4.18. The Isolation of Embryos and Satellite Cells
Satellite cells were isolated according to the pre-plating protocol, as reported before [
40]. Briefly, neonatal FVB mice were euthanized with a CO
2 overdose and their SKM was isolated and cut into small pieces before being digested with collagenase (2 mg/mL) and trypsin (0.5×) at 37 °C for 2 h. Suspended cells and tissues were collected via centrifugation and further digested with new enzymes for 2 h at 37 °C until tissue clumps disappeared. An equal volume of plating medium (DMEM with 10% horse serum) was added and the mixture was filtered through cell strainers to remove undigested tissues. Cells in the filtrate were collected via spinning and re-suspended in growth medium (DMEM with 20% FCS and 3% chicken embryo extract) before being seeded onto dishes for attachment of adherent cells (named pre-plating #1, PP1). After 1 h, suspended cells were transferred to new dishes (PP2) and incubated for 2 h before being transferred to new dishes (PP3) for further incubation for 24 h. Then, cells were transferred to new dishes coated with collagen I/II (PP4) and incubated for 24 h before being transferred again to collagen-coated dishes to collect PP5 cells. Both PP4 and PP5 cells contained major satellite cells (>95%) and were further expended and used as satellite cells in various assays. Embryos were isolated on 11.5 dpc from CO
2-euthanized female mice and the day of females carrying a mating plug was counted as 0.5 dpc. After isolation, embryos were dissected under microscope into head, rostral, interlimb, and tail regions, and the same regions from different embryos were pooled to isolate total RNA. The use of mice for isolating satellite cells and embryos has been approved by the Institutional Animal Care and Use Committee of National Central University with the approval numbers NCU-108-015 and NCU-109-012. All animal experiments were conducted at the animal facility of the Department of Life Sciences, National Central University. The dissection and isolation of cells and embryos was performed at the Cell Differentiation Laboratory in the same department.

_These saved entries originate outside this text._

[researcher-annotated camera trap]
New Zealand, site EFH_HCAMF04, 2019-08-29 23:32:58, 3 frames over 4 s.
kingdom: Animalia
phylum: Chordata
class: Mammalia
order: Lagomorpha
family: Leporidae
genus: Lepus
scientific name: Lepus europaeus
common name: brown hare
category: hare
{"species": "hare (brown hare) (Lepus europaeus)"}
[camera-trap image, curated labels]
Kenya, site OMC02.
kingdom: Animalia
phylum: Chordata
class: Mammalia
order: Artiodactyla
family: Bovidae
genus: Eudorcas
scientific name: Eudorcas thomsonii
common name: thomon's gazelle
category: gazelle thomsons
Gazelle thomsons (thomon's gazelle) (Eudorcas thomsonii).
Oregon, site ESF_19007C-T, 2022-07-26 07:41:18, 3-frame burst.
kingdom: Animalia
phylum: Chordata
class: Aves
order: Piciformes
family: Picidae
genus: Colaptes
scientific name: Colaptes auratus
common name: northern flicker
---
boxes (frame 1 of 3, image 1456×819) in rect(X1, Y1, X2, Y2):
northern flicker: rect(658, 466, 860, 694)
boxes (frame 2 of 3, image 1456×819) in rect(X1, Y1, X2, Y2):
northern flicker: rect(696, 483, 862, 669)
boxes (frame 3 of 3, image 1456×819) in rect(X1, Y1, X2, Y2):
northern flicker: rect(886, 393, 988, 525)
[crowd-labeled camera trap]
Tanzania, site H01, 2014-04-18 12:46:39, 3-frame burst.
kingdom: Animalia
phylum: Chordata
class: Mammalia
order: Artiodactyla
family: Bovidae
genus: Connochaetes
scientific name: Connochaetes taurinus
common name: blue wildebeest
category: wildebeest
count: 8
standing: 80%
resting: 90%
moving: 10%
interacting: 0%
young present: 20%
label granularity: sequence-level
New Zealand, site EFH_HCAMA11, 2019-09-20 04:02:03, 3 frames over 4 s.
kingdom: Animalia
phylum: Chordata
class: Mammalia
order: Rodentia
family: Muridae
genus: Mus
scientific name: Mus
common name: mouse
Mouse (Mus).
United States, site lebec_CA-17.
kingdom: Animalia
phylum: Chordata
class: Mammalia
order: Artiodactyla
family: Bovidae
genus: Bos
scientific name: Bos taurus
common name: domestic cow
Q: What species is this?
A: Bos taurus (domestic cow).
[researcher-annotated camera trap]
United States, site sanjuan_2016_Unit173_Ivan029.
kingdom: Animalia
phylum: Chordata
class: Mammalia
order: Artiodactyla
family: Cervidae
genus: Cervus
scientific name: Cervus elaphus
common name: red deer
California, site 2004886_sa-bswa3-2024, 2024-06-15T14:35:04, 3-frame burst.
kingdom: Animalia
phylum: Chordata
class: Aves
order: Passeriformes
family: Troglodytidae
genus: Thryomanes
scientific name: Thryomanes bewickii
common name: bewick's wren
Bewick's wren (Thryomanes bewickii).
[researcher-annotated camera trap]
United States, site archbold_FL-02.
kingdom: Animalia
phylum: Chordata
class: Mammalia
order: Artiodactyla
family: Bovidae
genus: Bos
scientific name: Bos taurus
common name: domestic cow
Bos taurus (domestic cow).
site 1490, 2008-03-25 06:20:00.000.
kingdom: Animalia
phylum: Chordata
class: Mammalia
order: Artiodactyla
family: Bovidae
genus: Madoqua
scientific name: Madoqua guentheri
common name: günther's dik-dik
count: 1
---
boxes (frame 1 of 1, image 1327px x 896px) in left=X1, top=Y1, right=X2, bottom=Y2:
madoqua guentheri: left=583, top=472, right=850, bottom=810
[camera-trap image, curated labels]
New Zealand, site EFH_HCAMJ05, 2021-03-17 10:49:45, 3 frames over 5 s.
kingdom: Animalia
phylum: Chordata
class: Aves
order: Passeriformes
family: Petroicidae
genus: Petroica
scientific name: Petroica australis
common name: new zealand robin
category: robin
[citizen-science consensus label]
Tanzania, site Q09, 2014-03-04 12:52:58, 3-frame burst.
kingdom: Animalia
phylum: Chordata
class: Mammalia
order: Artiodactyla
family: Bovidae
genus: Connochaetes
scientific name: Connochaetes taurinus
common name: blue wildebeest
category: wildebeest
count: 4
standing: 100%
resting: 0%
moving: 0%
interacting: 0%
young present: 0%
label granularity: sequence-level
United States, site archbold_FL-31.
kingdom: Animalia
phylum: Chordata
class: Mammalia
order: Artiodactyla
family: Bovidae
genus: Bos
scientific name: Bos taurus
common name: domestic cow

4.19. Statistical Analyses
All experiments were performed at least 3 times, with similar results. The results from independent experiments were pooled and their means and standard errors are shown. The difference between various treatments was examined using Student’s t-test. All tests were performed in one-to-one (treatment vs. control), but not paired, comparison and a probability value of <0.05 was considered statistically significant.